The UK dispatched eight F-35s on HMS Queen Elizabeth for the deployment, which were joined by 10 F-35Bs from the U.S. Marine Corps as well as Leonardo Merlin support helicopters. The deployment allowed the UK and Marine Corps F-35s to train with several international air forces and navies in Europe, the Middle East and Asia, despite the challenges of the COVID-19 pandemic. And the cruise was largely trouble-free until the loss of one UK F-35 during takeoff in the final weeks of the deployment. An accident report has yet to be published but is expected to attribute the loss to foreign object damage.
Among the outcomes from the deployment was the realization that the UK needs to put more personnel on the ship to support flight deck operations, enabling crew to be rotated on and off the hot flight deck more regularly. A significant success was the embarking of two UK Deployable Mission Rehearsal Trainers (DMRT) onto the ship. These ISO containers include mission simulators that allow the pilots to maintain currency of emergency skills while onboard the ship, rather than traveling to their home base to use simulators there. U.S. Marine Corps pilots performed some 550 sorties in the simulators during the CSG voyage, BAE Systems officials say.
Closer to home, the UK Lightning Force is also helping the UK’s other F-35 community to grow. Just 29 mi. down the road from Marham, is RAF Lakenheath, home of the U.S. Air Force’s first F-35 units in Europe. However, the construction of the infrastructure to support Lakenheath’s planned fleet of 54 aircraft is behind schedule, so USAF pilots are using the four full-mission simulators at Marham’s Integrated Training Center to maintain currency (AW&ST Dec. 6-19, 2021, p. 28). Commanders from both sides are hoping to enhance this relationship further in the coming weeks, with Marham- and Lakenheath-based F-35s set to fly together in the Point Blank combined air operations exercises.
The UK and U.S. would like to link Marham’s full-mission simulators with those at Lakenheath RAF so Royal Navy and USAF crews can train together in the virtual world.
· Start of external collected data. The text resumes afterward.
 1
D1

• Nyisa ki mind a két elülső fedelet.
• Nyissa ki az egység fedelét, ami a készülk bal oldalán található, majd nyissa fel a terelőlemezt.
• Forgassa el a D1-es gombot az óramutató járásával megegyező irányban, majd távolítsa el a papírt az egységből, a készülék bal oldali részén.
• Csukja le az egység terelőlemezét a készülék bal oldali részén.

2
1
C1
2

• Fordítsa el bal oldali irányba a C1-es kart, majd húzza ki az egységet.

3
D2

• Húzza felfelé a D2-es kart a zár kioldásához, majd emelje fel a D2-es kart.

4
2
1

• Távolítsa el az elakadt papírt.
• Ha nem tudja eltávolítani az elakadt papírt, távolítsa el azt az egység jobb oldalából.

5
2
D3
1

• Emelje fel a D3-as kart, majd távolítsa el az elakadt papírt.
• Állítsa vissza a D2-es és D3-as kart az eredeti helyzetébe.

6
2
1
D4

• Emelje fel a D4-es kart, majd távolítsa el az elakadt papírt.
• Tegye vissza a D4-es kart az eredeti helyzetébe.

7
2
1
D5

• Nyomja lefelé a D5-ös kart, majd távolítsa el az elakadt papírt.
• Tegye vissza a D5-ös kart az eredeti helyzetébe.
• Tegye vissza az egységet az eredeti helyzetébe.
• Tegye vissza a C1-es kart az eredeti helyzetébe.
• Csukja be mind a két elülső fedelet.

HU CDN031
In the fall, the second of the UK’s carriers, HMS Prince of Wales, will head to the Eastern Seaboard of the U.S. for the third round of developmental testing (DT). DT-3 will complete the operational envelope for operations from the Queen Elizabeth-class ships, including the Shipborne Rolling Vertical Landing (SRVL) capability that helps avoid the need to jettison expensive, heavy weapons before carrier landings. It will also enable carrier operations with external stores, allow the F-35s to begin operating in higher sea states and confirm the use of Power Nozzle Braking to provide additional braking action after an SRVL. HMS Prince of Wales will be used for the trials because it is the only one of the two ships fitted with the Bedford Array approach glideslope lighting system. The Lightning Force hopes to establish a second front-line squadron during the next two years as more F-35s are delivered.
The UK so far has taken delivery of 23 of the 48 F-35Bs it has on order. Three of those aircraft are based in the U.S. to support operational test and evaluation. Deliveries of the first tranche of aircraft are due to be complete in 2026-27.
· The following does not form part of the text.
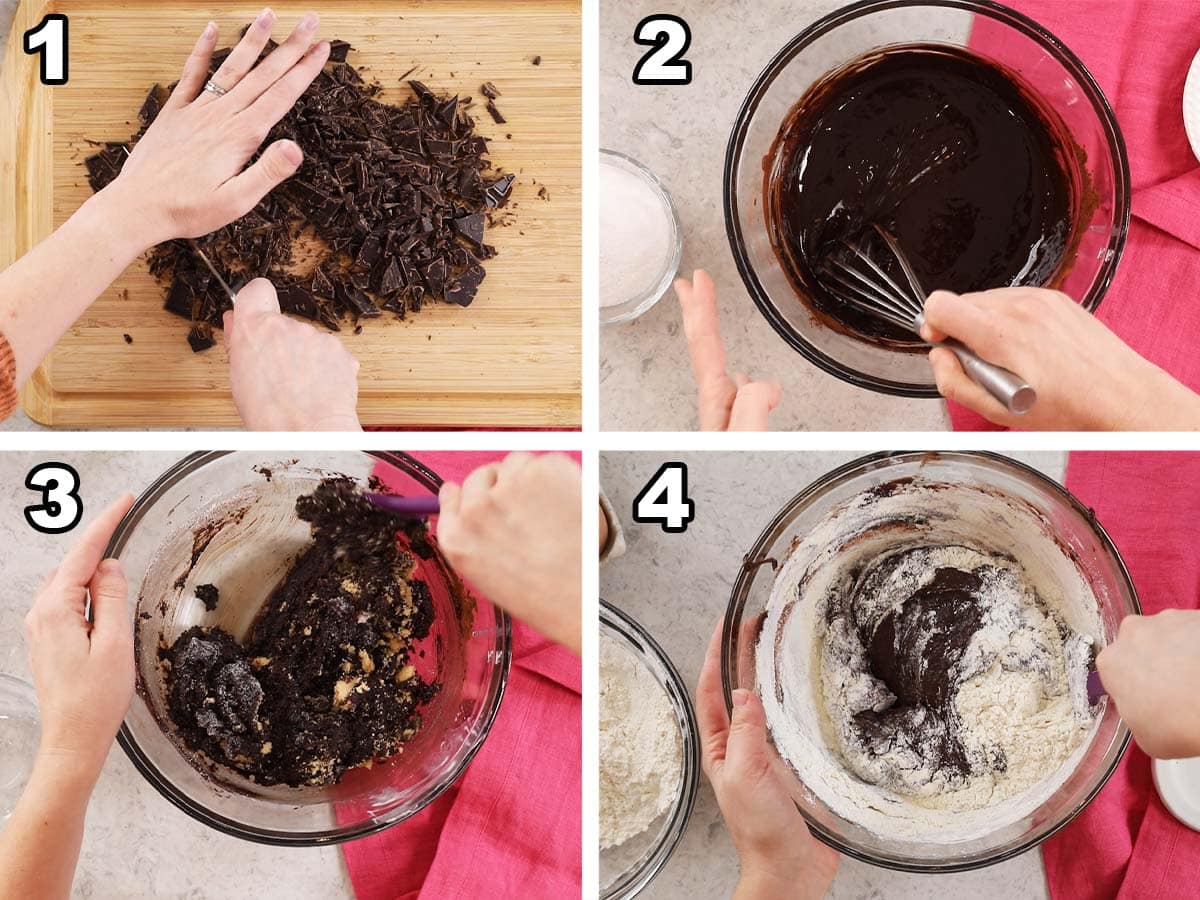 1

2

3

4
Commitments made in 2015 for the UK to purchase a full complement of 138 aircraft were softened in last year’s Integrated Review of Security, Defense, Development and Foreign Policy, which stated that the UK would be committed to the F-35 platform for the life of the Queen Elizabeth-class aircraft carriers. Negotiations are underway for the delivery of a second tranche of 26 aircraft, which would take the fleet to 76 aircraft overall, allowing the formation of three front-line squadrons equipped with between 12 and 16 aircraft at a time. Buys beyond that are likely to depend on the outcome of the business case submission for the UK’s Tempest Future Combat Air System, which will be decided at the end of 2024 and will help determine whether the UK and its partners pursue development of a new-generation combat aircraft or if more F-35s are the fallback option.